Shannon Sharpe is considered to have been one of the best tight ends to ever play professional football. He won two Super Bowls with the Denver Broncos and one with the Baltimore Ravens and retired from the NFL in 2003 as league leader in receptions, touchdowns, and receiving yards at his position. These days, he hosts a podcast. During a recent episode, his guest remarked on Sharpe’s career and asked him what it required of him to be a great football player. Sharpe responded, “singular focus and drive.” But then he said this: “It’s boring. It’s very monotonous to be great.” Elaborating on what he meant, he explained: “I ate the same thing for breakfast every day for 27 years. I also ate pretty much the same thing for all my other meals. I got up at the same time. I did the exact same thing… for 27 years.” While everyone in professional sports is supremely gifted, Sharpe says an athlete’s willingness to embrace the monotony of doing the same things over and over again, for longer than anyone else, is what separates the good player from the great player.

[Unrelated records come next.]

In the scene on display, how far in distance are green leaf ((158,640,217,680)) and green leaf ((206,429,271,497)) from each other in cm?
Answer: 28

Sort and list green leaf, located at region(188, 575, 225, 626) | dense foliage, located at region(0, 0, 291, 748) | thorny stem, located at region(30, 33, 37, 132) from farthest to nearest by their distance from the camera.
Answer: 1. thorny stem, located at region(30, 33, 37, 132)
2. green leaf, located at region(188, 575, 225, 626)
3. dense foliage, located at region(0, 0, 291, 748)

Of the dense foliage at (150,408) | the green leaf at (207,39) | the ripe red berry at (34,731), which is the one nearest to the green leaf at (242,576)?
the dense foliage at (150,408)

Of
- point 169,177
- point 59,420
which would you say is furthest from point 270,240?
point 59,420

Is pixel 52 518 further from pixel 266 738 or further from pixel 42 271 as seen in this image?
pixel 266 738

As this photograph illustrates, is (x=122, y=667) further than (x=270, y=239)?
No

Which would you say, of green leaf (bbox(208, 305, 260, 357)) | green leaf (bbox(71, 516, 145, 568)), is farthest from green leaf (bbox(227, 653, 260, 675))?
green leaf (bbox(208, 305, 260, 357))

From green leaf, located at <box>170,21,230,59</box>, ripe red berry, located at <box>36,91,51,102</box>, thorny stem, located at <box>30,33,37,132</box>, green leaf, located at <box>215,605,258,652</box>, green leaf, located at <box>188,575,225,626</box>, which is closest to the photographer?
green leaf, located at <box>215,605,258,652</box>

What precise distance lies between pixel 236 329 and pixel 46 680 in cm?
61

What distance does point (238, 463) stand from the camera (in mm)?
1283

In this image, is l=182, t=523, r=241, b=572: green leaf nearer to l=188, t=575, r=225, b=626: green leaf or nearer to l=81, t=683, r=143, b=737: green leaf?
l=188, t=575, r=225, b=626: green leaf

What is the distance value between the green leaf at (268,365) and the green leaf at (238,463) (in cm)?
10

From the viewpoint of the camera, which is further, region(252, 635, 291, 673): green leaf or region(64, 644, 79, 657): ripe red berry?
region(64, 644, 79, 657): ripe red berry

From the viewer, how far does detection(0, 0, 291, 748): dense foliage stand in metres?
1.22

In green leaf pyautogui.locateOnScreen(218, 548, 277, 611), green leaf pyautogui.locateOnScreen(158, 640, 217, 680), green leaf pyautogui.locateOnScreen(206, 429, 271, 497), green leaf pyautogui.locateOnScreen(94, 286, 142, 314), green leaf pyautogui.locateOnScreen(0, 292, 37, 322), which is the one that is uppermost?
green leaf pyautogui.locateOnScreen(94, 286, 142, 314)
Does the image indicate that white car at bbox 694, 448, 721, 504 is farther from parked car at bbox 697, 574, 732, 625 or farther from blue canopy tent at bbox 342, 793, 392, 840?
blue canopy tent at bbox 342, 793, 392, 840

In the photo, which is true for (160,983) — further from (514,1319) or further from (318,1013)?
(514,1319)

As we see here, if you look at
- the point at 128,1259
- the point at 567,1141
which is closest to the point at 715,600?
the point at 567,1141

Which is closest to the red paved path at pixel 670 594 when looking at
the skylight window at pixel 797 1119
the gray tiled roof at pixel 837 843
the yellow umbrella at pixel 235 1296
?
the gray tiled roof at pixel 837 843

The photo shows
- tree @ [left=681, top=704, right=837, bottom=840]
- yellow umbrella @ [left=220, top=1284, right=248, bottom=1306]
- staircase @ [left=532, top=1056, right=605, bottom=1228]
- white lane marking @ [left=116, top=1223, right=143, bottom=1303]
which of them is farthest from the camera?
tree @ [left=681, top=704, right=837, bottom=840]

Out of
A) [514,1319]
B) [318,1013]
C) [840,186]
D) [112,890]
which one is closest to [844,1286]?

Emphasizing his point, he said: “I ate oatmeal for breakfast every day for 27 years.”
Sharpe’s single-minded pursuit of excellence in the sport of football was truly amazing. For the sake of achieving his goals, he was willing to accept hardship and do things that he might not have felt like doing. To maximize his chances of winning championships, Sharpe was willing to make enormous sacrifices. He embraced anything that helped him reach his goals and rejected anything he believed got in the way of them. In the end, it paid off. Since 2011 he has been a member of the NFL Hall of Fame.
But the pursuit of greatness in sports, while good in itself, is actually harmful if it distracts us from pursuing things that are objectively greater and more important. If participation in sports (and things like it) harms one’s ability to give proper attention and care to one’s family, it becomes a bad thing. If it leads us to neglect our relationship with the Lord and the practice of religion that we owe to Him, it becomes a bad thing. That’s because the welfare of our families is a greater good than a championship. That’s because our eternal salvation, which we work out through our lives in the Church, depends on our relationship with Christ – and there is no greater good than this. Indeed, it is an infinitely greater good than making any team or winning any championship.
Like sports, practicing our religion requires putting in the work. It requires making sacrifices for the sake of our relationship with Christ, who is both our goal and the means by which we reach our goal. As Catholics, we make it a point to never miss Sunday Mass. We say our prayers every day, meditating on scripture, and saying the rosary. We confess our sins regularly and seek freedom from the habitual sins that bring us down. We make the spiritual and corporal works of mercy central to our way of life while striving to grow in virtue with the help of grace. It’s not always fun. It sometimes feels monotonous. It often demands sacrifice. But we do it because we love it. We love it, because we love Him. And the experience changes us. It prepares us for glory.